Je peux toujours être blessé mais j’essaye de garder ces sentiments à leur place, je ne les laisses pas m’envahir comme à une époque. Ces irruptions d’émotions et de faiblesse ont leur place. Je fais avec. Et faire avec est beaucoup plus facile pour moi que pour beaucoup d’autres personnes.

Les choses qui m’abattent – comme le manque de liberté ou avoir une bonne relation ou vouloir revoir une ancienne relation – peuvent seulement prendre une certaine partie de mon énergie ces jours ci, alors qu’avant, elles en prenaient presque tout.

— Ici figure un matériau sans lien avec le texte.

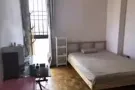 玛丽蒙黄线地铁站附近公寓超大普通房短租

Manifestement, ce qui manque dans ma vie, c’est une relation stable. Mais je ne me réveille pas en souhaitant partager ma vie avec quelqu’un. J’ai changé. Il y a 2 ou 3 ans, quand je voyais de jeunes gars avec leurs enfants dans les parcs, j’avais cette incroyable sensation d’envie. C’est parti. Je ne sais pas pourquoi mais c’est fini. Peut-être cela vient-il du fait de vivre seul pendant des années. A un certain moment de ma vie, ça m’aurait inquiété. Maintenant j’en suis au point ou je suis presque inquiet de ne plus y penser. Je me suis tellement habitué à une vie seul – depuis 5 ou 6 ans – que j’ai du mal à m’imaginer vivant avec quelqu’un, partager mon espace .

 

Je ne peux imaginer vivre avec quelqu’un. Je devrais normalement penser, c’est normal, on dit ça jusqu’à ce qu’on rencontre la bonne personne, mais j’ai le sentiment horrible qu’une partie de mon plaisir à vivre seul et que mon besoin d’intimité est beaucoup plus grand que chez la plupart des gens. Ca n’aurait pas d’importance si demain je rencontrai quelqu’un et tombait éperdument amoureux et que ce serait réciproque, mais je serai toujours George Michael pour cette personne. Et même si elle allait en dessous de ça, une partie d’elle me verrait toujours comme George Michael.

 

Et je ne le supporte pas. J’ai vraiment besoin d’être loin de George Michael la plupart du temps.